▶ EXTRACTED DATA:
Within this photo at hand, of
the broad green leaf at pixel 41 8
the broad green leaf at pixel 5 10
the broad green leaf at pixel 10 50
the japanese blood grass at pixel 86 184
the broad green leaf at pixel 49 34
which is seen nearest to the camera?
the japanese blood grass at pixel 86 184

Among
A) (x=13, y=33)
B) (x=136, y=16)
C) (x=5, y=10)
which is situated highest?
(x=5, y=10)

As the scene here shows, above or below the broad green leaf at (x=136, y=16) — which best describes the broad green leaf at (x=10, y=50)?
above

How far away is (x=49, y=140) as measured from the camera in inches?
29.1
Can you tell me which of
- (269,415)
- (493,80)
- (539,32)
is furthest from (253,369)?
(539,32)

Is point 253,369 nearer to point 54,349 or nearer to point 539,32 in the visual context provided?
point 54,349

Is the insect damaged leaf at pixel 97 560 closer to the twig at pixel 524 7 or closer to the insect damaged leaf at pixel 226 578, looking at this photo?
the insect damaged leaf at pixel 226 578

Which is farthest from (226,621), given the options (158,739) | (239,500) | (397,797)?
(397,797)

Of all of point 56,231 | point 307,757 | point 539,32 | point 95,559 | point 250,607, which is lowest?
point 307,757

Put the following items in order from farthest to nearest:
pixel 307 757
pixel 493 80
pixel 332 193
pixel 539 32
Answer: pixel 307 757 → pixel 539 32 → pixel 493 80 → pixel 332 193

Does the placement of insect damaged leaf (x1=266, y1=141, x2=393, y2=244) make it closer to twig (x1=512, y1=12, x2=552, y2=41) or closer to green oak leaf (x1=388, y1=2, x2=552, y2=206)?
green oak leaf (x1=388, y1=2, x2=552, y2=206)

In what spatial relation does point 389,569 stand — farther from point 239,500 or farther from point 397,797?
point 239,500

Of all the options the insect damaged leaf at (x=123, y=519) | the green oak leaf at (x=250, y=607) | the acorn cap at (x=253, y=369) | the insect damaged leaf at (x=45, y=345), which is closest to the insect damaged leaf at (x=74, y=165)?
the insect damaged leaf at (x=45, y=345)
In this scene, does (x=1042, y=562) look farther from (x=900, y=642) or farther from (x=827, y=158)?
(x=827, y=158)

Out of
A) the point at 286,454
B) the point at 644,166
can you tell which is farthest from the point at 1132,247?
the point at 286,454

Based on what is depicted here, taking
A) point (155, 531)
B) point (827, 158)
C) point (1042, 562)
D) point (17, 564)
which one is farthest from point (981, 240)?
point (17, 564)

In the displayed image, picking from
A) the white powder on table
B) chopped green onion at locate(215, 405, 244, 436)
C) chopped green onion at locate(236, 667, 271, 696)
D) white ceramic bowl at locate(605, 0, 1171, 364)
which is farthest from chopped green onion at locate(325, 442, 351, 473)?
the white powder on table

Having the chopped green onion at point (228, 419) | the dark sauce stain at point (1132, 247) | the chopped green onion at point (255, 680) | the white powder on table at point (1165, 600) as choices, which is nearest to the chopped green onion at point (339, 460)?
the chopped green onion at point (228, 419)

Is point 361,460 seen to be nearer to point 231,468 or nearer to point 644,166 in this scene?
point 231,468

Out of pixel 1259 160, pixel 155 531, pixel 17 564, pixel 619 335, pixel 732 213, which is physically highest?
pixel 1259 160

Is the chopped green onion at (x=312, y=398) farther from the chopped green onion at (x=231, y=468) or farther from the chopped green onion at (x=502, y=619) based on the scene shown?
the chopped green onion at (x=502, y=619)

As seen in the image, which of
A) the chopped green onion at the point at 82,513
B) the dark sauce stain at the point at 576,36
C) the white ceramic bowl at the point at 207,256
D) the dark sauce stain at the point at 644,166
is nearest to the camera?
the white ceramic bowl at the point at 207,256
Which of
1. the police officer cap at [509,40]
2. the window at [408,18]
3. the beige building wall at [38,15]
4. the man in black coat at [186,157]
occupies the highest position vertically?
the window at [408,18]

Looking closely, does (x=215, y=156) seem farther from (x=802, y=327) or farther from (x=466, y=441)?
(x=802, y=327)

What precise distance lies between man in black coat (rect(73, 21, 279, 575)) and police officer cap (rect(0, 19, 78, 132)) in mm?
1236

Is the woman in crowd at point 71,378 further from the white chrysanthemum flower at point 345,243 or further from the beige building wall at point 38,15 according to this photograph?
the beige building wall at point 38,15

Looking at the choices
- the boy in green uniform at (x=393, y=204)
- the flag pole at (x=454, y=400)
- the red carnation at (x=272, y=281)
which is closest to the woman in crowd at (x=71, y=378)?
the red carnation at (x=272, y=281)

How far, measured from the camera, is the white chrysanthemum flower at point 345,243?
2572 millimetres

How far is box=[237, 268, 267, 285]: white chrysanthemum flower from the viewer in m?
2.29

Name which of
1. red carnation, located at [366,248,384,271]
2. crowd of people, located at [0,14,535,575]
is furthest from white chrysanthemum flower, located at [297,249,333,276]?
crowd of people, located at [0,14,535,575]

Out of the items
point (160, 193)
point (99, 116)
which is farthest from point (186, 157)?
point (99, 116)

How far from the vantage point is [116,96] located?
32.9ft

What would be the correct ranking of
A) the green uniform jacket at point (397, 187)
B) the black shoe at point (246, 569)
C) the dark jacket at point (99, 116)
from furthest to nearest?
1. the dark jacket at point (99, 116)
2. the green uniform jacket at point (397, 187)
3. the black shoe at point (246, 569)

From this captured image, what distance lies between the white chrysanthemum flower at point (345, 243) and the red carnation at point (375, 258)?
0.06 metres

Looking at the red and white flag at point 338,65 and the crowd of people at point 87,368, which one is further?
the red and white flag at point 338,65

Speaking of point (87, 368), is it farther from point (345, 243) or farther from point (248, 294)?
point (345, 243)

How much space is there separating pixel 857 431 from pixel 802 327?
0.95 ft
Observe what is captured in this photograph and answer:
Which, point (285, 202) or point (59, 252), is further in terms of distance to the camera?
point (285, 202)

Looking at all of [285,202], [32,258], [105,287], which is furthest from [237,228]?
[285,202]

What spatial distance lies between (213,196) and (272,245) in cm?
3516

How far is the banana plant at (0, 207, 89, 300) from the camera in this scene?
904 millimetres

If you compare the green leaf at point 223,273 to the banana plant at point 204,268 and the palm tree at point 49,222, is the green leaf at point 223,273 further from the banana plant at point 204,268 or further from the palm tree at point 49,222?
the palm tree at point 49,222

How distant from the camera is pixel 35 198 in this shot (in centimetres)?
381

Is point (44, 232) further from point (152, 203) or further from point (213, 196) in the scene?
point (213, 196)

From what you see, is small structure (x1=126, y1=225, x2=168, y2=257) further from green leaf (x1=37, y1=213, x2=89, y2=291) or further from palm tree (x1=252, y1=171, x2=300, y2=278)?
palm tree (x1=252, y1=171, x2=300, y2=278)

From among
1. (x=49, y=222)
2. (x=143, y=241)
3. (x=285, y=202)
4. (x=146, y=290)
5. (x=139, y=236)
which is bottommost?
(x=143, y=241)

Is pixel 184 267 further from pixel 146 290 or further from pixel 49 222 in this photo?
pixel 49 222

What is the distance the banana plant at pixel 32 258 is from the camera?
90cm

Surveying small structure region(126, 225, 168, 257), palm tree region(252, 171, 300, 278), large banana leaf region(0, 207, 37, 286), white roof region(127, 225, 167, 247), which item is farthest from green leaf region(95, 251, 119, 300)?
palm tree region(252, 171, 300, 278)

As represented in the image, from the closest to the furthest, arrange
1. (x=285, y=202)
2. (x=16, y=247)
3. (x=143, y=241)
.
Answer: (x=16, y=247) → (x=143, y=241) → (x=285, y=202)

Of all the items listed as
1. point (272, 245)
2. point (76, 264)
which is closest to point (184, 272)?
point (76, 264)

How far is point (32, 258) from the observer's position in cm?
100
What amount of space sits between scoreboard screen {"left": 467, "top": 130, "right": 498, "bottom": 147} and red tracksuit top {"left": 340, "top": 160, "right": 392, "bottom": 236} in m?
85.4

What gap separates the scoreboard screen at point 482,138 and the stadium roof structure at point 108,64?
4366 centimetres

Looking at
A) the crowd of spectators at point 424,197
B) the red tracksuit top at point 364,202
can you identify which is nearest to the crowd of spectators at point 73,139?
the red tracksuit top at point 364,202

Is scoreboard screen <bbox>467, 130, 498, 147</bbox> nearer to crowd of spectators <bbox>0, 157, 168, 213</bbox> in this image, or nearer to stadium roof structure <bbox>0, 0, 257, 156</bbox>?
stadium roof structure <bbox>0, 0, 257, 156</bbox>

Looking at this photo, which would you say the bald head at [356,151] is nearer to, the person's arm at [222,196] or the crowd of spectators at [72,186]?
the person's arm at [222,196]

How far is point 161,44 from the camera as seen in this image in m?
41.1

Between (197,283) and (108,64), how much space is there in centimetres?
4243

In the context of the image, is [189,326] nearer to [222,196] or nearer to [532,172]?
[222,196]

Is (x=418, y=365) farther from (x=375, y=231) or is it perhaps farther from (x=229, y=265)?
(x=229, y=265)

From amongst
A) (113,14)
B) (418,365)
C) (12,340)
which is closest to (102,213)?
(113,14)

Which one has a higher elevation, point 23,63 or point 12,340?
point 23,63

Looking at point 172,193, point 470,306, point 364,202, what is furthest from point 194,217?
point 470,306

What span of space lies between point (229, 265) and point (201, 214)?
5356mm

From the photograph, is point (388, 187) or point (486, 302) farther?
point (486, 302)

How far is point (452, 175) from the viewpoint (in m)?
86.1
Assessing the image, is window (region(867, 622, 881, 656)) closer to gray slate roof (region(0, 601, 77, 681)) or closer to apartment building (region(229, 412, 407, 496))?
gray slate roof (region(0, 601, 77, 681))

▶ WHAT YOU NEED TO DO: Beginning with the line that contains "Between (197,283) and" and ending with the final line of the rows above, render each line as an item in a numbered list, leaving out blank lines.

▶ IN RESPONSE:
1. Between (197,283) and (108,64), how much space is there in centimetres?
2. 4243
3. In the context of the image, is [189,326] nearer to [222,196] or nearer to [532,172]?
4. [222,196]
5. Is (x=418, y=365) farther from (x=375, y=231) or is it perhaps farther from (x=229, y=265)?
6. (x=229, y=265)
7. From amongst
8. A) (113,14)
9. B) (418,365)
10. C) (12,340)
11. which is closest to (102,213)?
12. (113,14)
13. Which one has a higher elevation, point 23,63 or point 12,340?
14. point 23,63
15. Looking at point 172,193, point 470,306, point 364,202, what is furthest from point 194,217?
16. point 470,306
17. What span of space lies between point (229, 265) and point (201, 214)?
18. 5356mm
19. From the photograph, is point (388, 187) or point (486, 302) farther?
20. point (486, 302)
21. How far is point (452, 175) from the viewpoint (in m)?
22. 86.1
23. Assessing the image, is window (region(867, 622, 881, 656)) closer to gray slate roof (region(0, 601, 77, 681)) or closer to apartment building (region(229, 412, 407, 496))?
24. gray slate roof (region(0, 601, 77, 681))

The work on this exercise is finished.